**Exercise description**
I'd like the full listing transcribed exactly, with no images included.

※

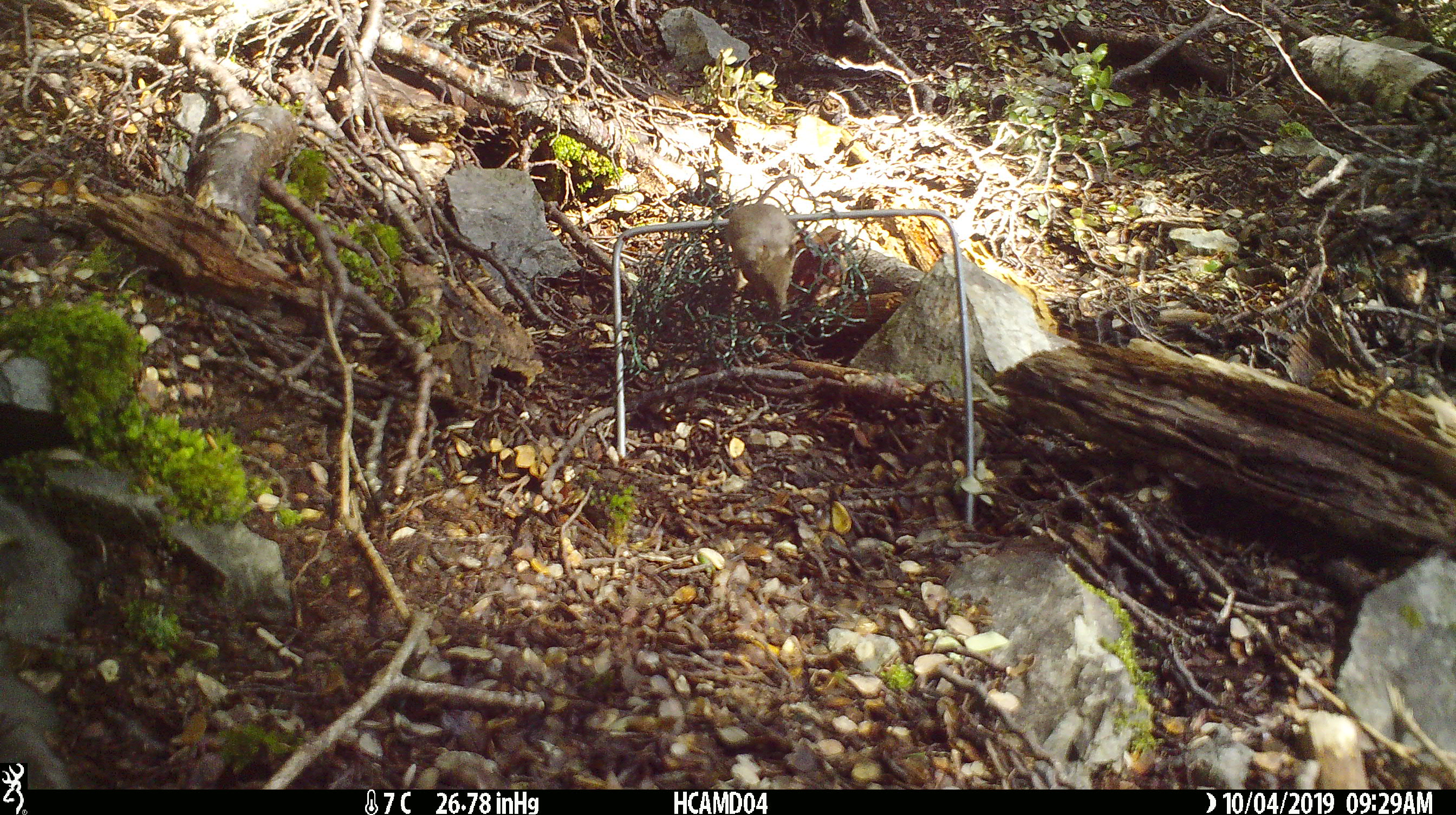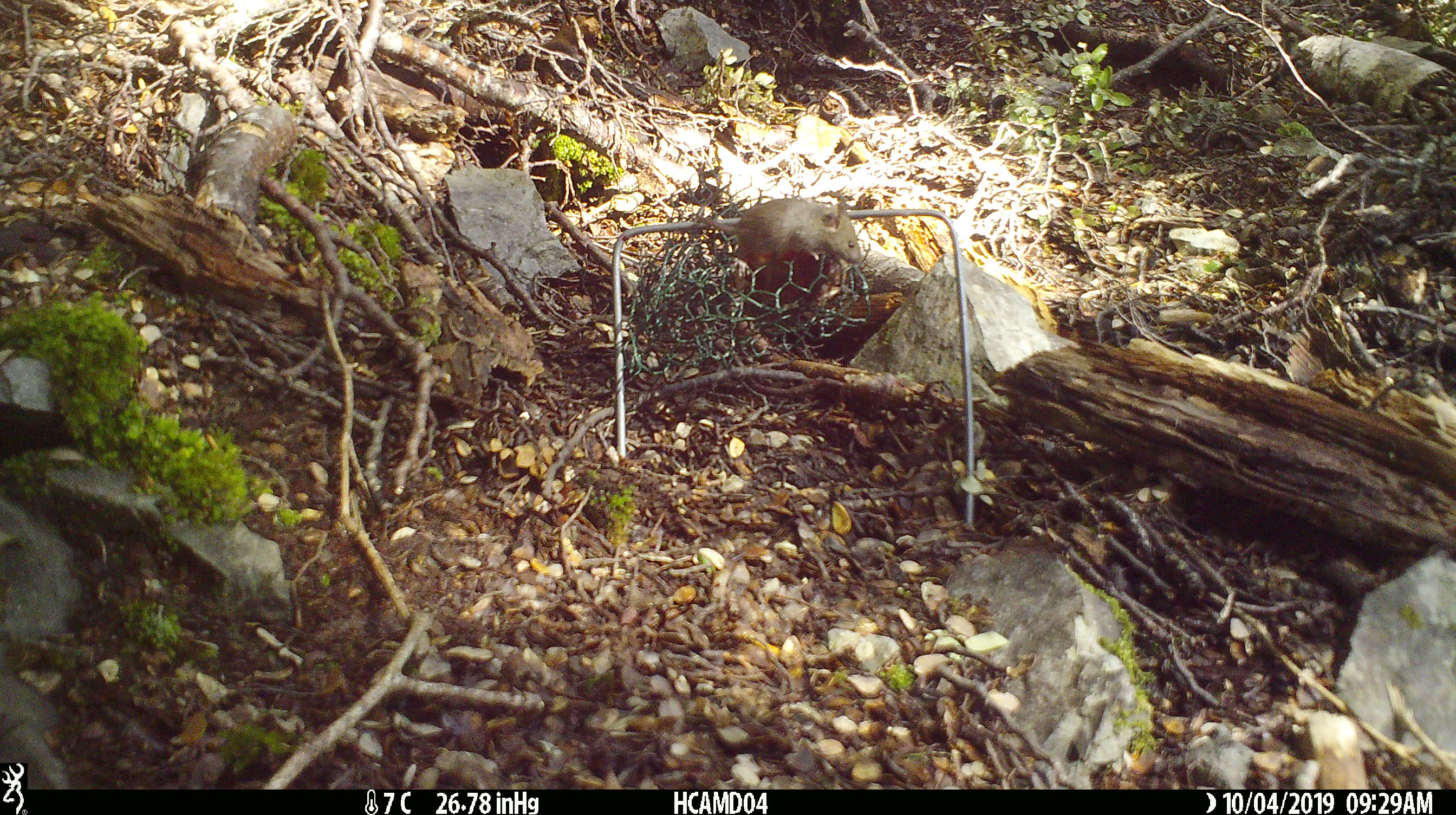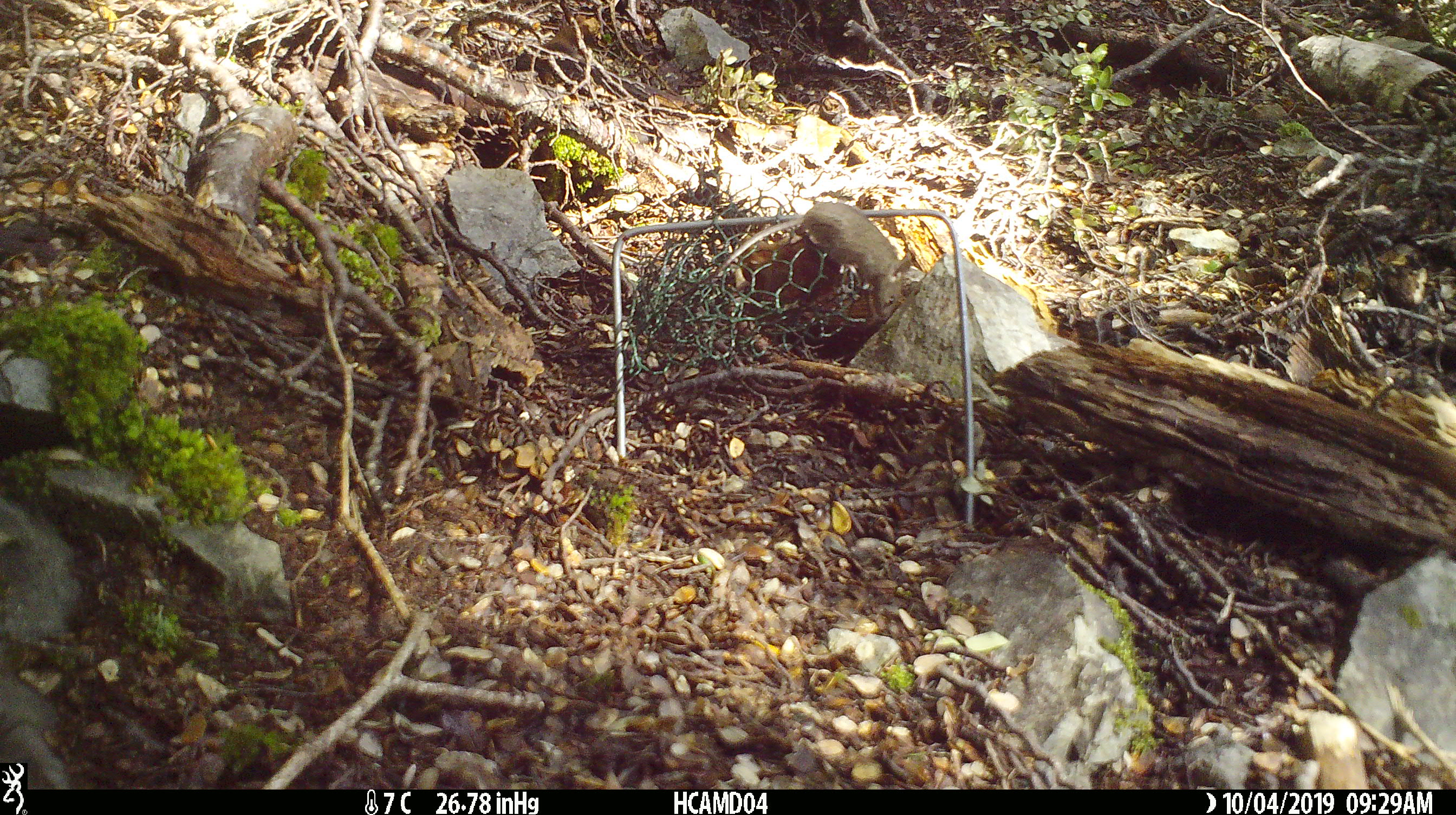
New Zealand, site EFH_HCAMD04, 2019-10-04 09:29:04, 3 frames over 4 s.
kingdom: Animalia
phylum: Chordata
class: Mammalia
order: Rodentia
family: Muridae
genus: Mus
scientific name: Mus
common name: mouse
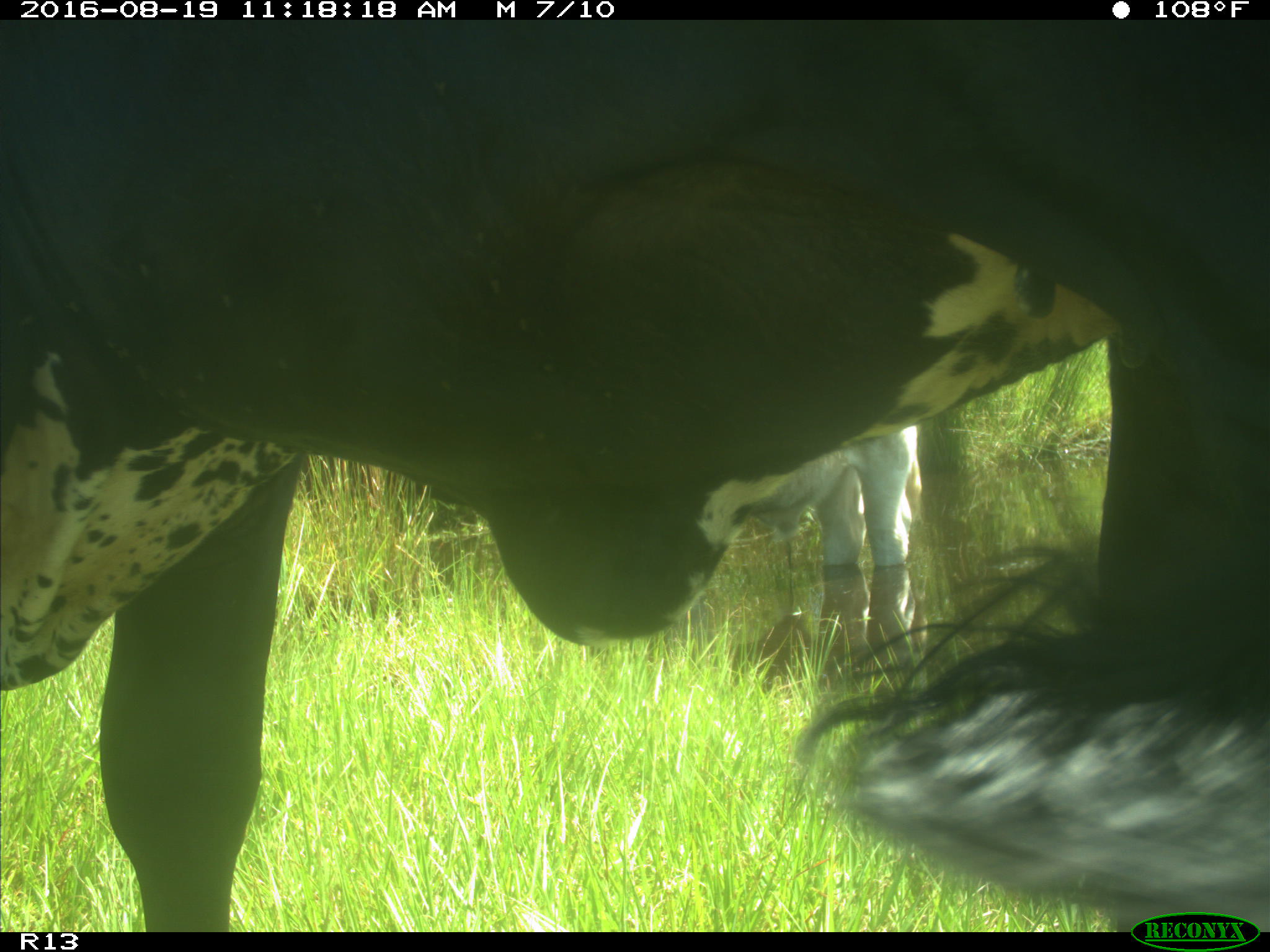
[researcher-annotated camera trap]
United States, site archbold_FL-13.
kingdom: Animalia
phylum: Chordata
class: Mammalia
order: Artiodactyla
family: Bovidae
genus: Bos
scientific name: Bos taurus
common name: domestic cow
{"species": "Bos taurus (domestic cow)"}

※

**Result below**
New Zealand, site EFH_HCAMD04, 2019-10-04 09:29:04, 3 frames over 4 s.
kingdom: Animalia
phylum: Chordata
class: Mammalia
order: Rodentia
family: Muridae
genus: Mus
scientific name: Mus
common name: mouse
[researcher-annotated camera trap]
United States, site archbold_FL-13.
kingdom: Animalia
phylum: Chordata
class: Mammalia
order: Artiodactyla
family: Bovidae
genus: Bos
scientific name: Bos taurus
common name: domestic cow
{"species": "Bos taurus (domestic cow)"}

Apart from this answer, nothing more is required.